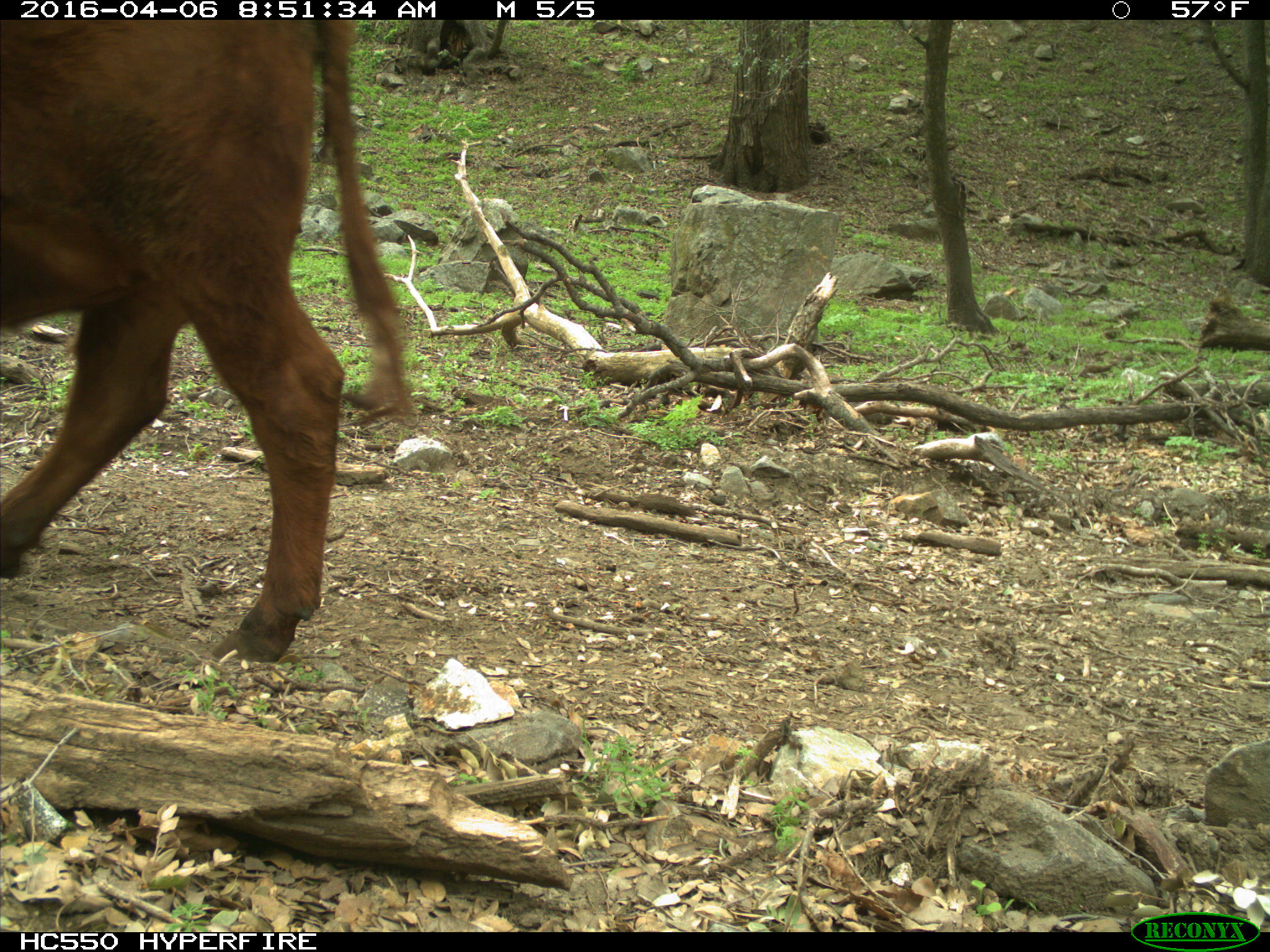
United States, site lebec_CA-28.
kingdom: Animalia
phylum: Chordata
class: Mammalia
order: Artiodactyla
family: Bovidae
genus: Bos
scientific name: Bos taurus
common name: domestic cow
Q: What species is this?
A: Bos taurus (domestic cow).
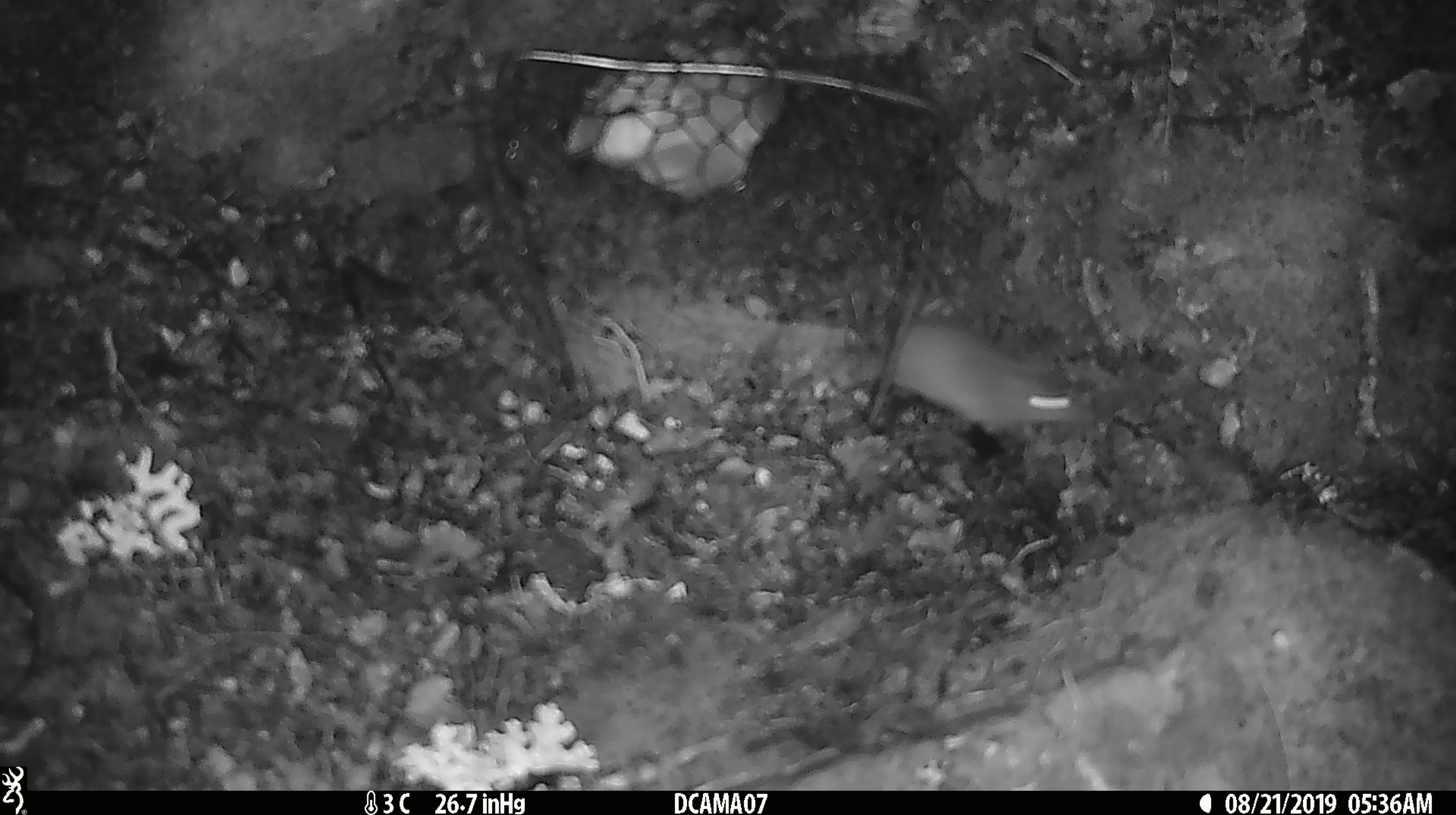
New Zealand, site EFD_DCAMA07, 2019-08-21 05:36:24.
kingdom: Animalia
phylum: Chordata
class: Mammalia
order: Rodentia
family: Muridae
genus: Mus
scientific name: Mus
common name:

============================================================

**EXERCISE BRIEF:** The required answer is the count of lines in the listing that contain the word "site", with no other text.

**EXERCISE SOLUTION:** 2